我使用巨大的数据文件,有时我只需要知道这些文件中的行数,通常我打开它们,一行一行地读取它们,直到我到达文件的末尾

我在想有没有更聪明的办法


当前回答

/**
 * Count file rows.
 *
 * @param file file
 * @return file row count
 * @throws IOException
 */
public static long getLineCount(File file) throws IOException {

    try (Stream<String> lines = Files.lines(file.toPath())) {
        return lines.count();
    }
}

在JDK8_u31上测试。但与此方法相比,性能确实较慢:

/**
 * Count file rows.
 *
 * @param file file
 * @return file row count
 * @throws IOException
 */
public static long getLineCount(File file) throws IOException {

    try (BufferedInputStream is = new BufferedInputStream(new FileInputStream(file), 1024)) {

        byte[] c = new byte[1024];
        boolean empty = true,
                lastEmpty = false;
        long count = 0;
        int read;
        while ((read = is.read(c)) != -1) {
            for (int i = 0; i < read; i++) {
                if (c[i] == '\n') {
                    count++;
                    lastEmpty = true;
                } else if (lastEmpty) {
                    lastEmpty = false;
                }
            }
            empty = false;
        }

        if (!empty) {
            if (count == 0) {
                count = 1;
            } else if (!lastEmpty) {
                count++;
            }
        }

        return count;
    }
}

经过测试,非常快。

其他回答

我的结论是wc -l:s计算换行的方法是好的,但是在最后一行不以换行符结束的文件上返回非直观的结果。

和@。

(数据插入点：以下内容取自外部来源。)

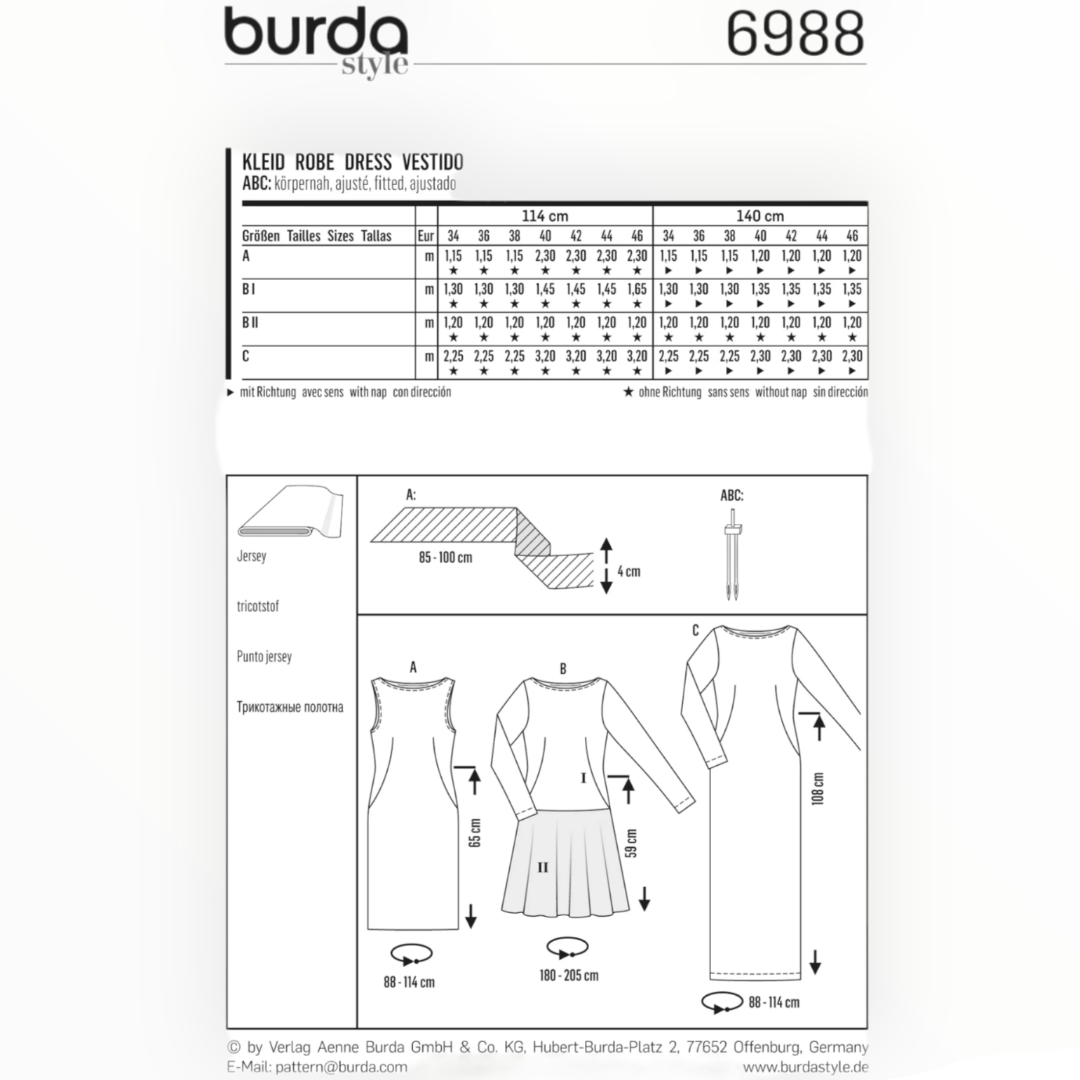 Burda Pattern Habby Burda Pattern 6988 (7507022053465)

基于LineNumberReader的vikas解决方案,但在行数中添加一个,在最后一行以换行符结束的文件上返回非直观的结果。

因此我做了一个算法,处理如下:

@Test
public void empty() throws IOException {
    assertEquals(0, count(""));
}

@Test
public void singleNewline() throws IOException {
    assertEquals(1, count("\n"));
}

@Test
public void dataWithoutNewline() throws IOException {
    assertEquals(1, count("one"));
}

@Test
public void oneCompleteLine() throws IOException {
    assertEquals(1, count("one\n"));
}

@Test
public void twoCompleteLines() throws IOException {
    assertEquals(2, count("one\ntwo\n"));
}

@Test
public void twoLinesWithoutNewlineAtEnd() throws IOException {
    assertEquals(2, count("one\ntwo"));
}

@Test
public void aFewLines() throws IOException {
    assertEquals(5, count("one\ntwo\nthree\nfour\nfive\n"));
}

它是这样的:

static long countLines(InputStream is) throws IOException {
    try(LineNumberReader lnr = new LineNumberReader(new InputStreamReader(is))) {
        char[] buf = new char[8192];
        int n, previousN = -1;
        //Read will return at least one byte, no need to buffer more
        while((n = lnr.read(buf)) != -1) {
            previousN = n;
        }
        int ln = lnr.getLineNumber();
        if (previousN == -1) {
            //No data read at all, i.e file was empty
            return 0;
        } else {
            char lastChar = buf[previousN - 1];
            if (lastChar == '\n' || lastChar == '\r') {
                //Ending with newline, deduct one
                return ln;
            }
        }
        //normal case, return line number + 1
        return ln + 1;
    }
}

如果你想要直观的结果,你可以用这个。如果您只想要wc -l兼容性,只需使用@er即可。Vikas解决方案,但不添加一个到结果,并重试跳过:

try(LineNumberReader lnr = new LineNumberReader(new FileReader(new File("File1")))) {
    while(lnr.skip(Long.MAX_VALUE) > 0){};
    return lnr.getLineNumber();
}

一个直接的方式使用扫描器

static void lineCounter (String path) throws IOException {

        int lineCount = 0, commentsCount = 0;

        Scanner input = new Scanner(new File(path));
        while (input.hasNextLine()) {
            String data = input.nextLine();

            if (data.startsWith("//")) commentsCount++;

            lineCount++;
        }

        System.out.println("Line Count: " + lineCount + "\t Comments Count: " + commentsCount);
    }

在基于unix的系统上,在命令行上使用wc命令。

在java-8中,你可以使用流:

try (Stream<String> lines = Files.lines(path, Charset.defaultCharset())) {
  long numOfLines = lines.count();
  ...
}

我已经实现了这个问题的另一个解决方案,我发现它在计算行数时更有效:

try
(
   FileReader       input = new FileReader("input.txt");
   LineNumberReader count = new LineNumberReader(input);
)
{
   while (count.skip(Long.MAX_VALUE) > 0)
   {
      // Loop just in case the file is > Long.MAX_VALUE or skip() decides to not read the entire file
   }

   result = count.getLineNumber() + 1;                                    // +1 because line index starts at 0
}